**Exercise task:** Write each line exactly as it stands, from the line containing "How much distance" through the end of the data.

>> Begin Records for processing

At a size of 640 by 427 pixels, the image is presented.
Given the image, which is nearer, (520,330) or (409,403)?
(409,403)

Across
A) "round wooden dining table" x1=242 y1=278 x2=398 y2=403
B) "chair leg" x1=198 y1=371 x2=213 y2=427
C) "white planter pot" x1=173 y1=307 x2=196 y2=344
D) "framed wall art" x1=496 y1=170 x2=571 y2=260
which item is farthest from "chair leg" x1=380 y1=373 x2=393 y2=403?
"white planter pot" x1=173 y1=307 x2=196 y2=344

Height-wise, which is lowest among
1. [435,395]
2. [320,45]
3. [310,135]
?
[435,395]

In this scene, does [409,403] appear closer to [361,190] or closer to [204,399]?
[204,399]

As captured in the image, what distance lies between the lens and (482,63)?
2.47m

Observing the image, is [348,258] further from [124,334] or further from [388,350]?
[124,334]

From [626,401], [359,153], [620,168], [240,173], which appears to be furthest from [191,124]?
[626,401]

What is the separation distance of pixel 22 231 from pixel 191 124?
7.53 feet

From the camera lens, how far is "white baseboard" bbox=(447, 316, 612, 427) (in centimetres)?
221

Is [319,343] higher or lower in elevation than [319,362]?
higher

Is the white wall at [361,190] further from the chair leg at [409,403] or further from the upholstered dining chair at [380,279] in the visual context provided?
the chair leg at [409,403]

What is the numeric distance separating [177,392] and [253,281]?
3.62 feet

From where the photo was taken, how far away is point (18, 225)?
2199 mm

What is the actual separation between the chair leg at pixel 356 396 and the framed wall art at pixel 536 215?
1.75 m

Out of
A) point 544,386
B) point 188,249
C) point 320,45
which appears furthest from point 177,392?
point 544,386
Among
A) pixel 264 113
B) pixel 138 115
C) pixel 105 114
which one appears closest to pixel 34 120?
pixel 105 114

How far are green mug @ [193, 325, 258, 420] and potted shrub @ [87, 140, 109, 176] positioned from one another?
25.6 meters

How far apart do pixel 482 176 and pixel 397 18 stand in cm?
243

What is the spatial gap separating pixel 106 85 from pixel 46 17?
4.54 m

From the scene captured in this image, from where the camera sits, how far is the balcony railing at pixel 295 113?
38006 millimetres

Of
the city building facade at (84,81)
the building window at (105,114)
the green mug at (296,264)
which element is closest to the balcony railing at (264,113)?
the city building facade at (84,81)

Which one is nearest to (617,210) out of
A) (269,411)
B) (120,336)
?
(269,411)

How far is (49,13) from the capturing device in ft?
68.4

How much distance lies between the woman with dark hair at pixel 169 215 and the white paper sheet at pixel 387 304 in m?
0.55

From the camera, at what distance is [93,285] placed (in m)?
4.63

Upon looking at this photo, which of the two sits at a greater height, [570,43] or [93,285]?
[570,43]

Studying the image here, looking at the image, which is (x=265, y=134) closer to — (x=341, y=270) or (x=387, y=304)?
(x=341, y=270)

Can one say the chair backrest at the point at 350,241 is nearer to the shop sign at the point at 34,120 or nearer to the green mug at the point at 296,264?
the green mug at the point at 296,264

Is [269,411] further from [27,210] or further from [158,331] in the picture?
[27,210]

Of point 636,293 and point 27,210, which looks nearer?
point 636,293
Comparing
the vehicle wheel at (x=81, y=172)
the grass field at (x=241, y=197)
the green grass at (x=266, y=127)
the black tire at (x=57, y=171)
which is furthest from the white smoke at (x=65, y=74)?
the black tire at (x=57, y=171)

>> End Records for processing

**Completed exercise:**
How much distance lies between the woman with dark hair at pixel 169 215 and the white paper sheet at pixel 387 304 in m?
0.55

From the camera, at what distance is [93,285] placed (in m)?
4.63

Upon looking at this photo, which of the two sits at a greater height, [570,43] or [93,285]?
[570,43]

Studying the image here, looking at the image, which is (x=265, y=134) closer to — (x=341, y=270) or (x=387, y=304)?
(x=341, y=270)

Can one say the chair backrest at the point at 350,241 is nearer to the shop sign at the point at 34,120 or nearer to the green mug at the point at 296,264?
the green mug at the point at 296,264

Is [269,411] further from [27,210] or further from [158,331] in the picture?
[27,210]

Of point 636,293 and point 27,210, which looks nearer?
point 636,293
Comparing
the vehicle wheel at (x=81, y=172)
the grass field at (x=241, y=197)
the green grass at (x=266, y=127)
the black tire at (x=57, y=171)
which is furthest from the white smoke at (x=65, y=74)?
the black tire at (x=57, y=171)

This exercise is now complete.